Is your pool threatening to shut down? You may not even know it, but plans may be afoot to shutter the doors to your favorite watering hole. What can you do about it? You can't fight city hall - or can you? Here's some ideas that may help you Save our Swimming!
- Start a local petition. Elected officials usually listen to their constituents. Grass roots organizers can be very effective in telling your officials what is important to those who elected them.
- Start a fund-raiser. Pools are expensive to operate and maintain. Very expensive. You may be surprised to learn that your city public pools have budgets in the millions of dollars. Don't let that scare you however. Look for deep pockets in your community. Corporate sponsorships, private donations, and rallies to raise the money. Add funds to the coffers to offset expenses, with small efforts and large.
- Increase Revenue. The fees charged (if any) have been very affordable over the years. Usually just a few dollars. Consider raising the fee to use the pool to something that can make a difference. Also consider accepting debit or credit cards.
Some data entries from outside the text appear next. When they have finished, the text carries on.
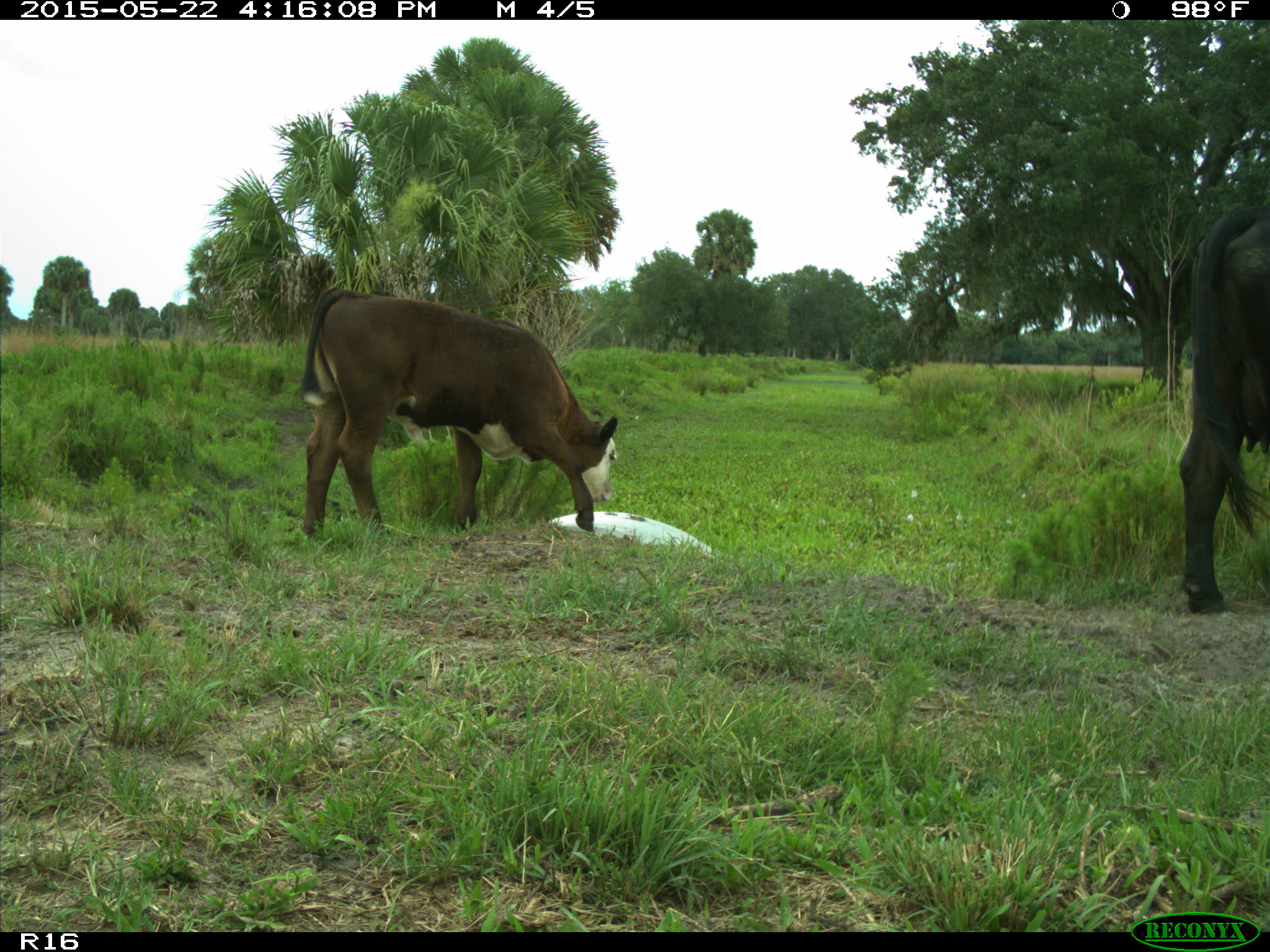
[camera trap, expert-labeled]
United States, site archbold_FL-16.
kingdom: Animalia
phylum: Chordata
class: Mammalia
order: Artiodactyla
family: Bovidae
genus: Bos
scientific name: Bos taurus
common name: domestic cow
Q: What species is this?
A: Bos taurus (domestic cow).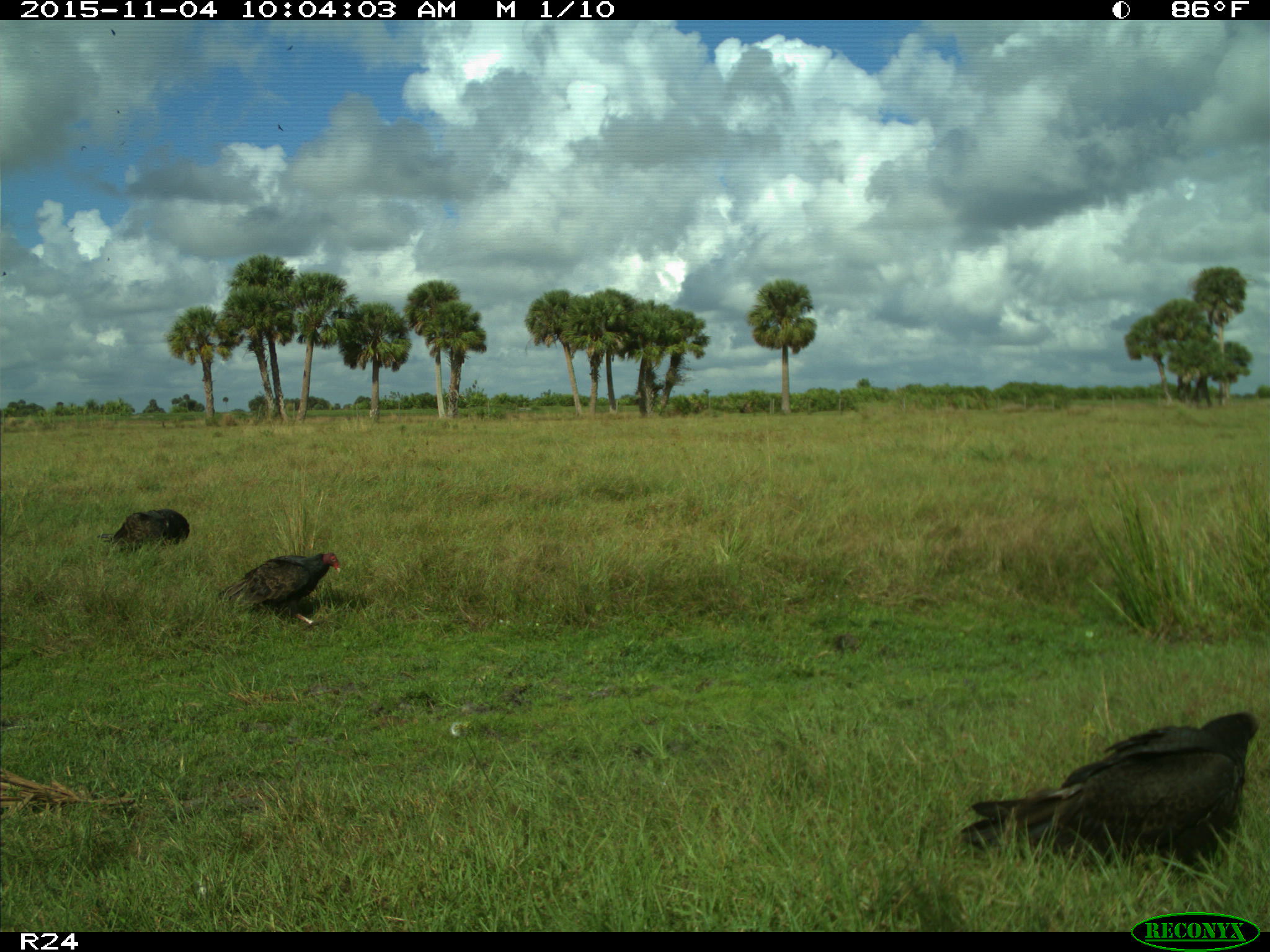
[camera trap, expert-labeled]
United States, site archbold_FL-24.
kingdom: Animalia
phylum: Chordata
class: Aves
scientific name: Aves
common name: birds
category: unidentified bird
- Publicize the management. Instead of hiring private contractors, could the city take over management of the pool, or work to create a cooperative management - shared by residents or users of the pool? This will drastically reduce the cost of opening and maintaining the pool.
- Reduce expenses. Reducing pool hours is a no-brainer, and probably the first to consider. But how about using LED or CFL light bulbs around the area, instead of Sodium Halide. Chemical expense can be a huge part of the budget. On smaller pools, ozone or mineral purifers can greatly reduce chlorine expense. Using proper levels of Cyanuric acid will also extend chlorine use. Staffing is probably the largest expense of any pool - if volunteers can be organized, you wouldn't need so much cash - for paid staffers.
City leaders really don't want to take away your pool, but they will, unless you FIGHT!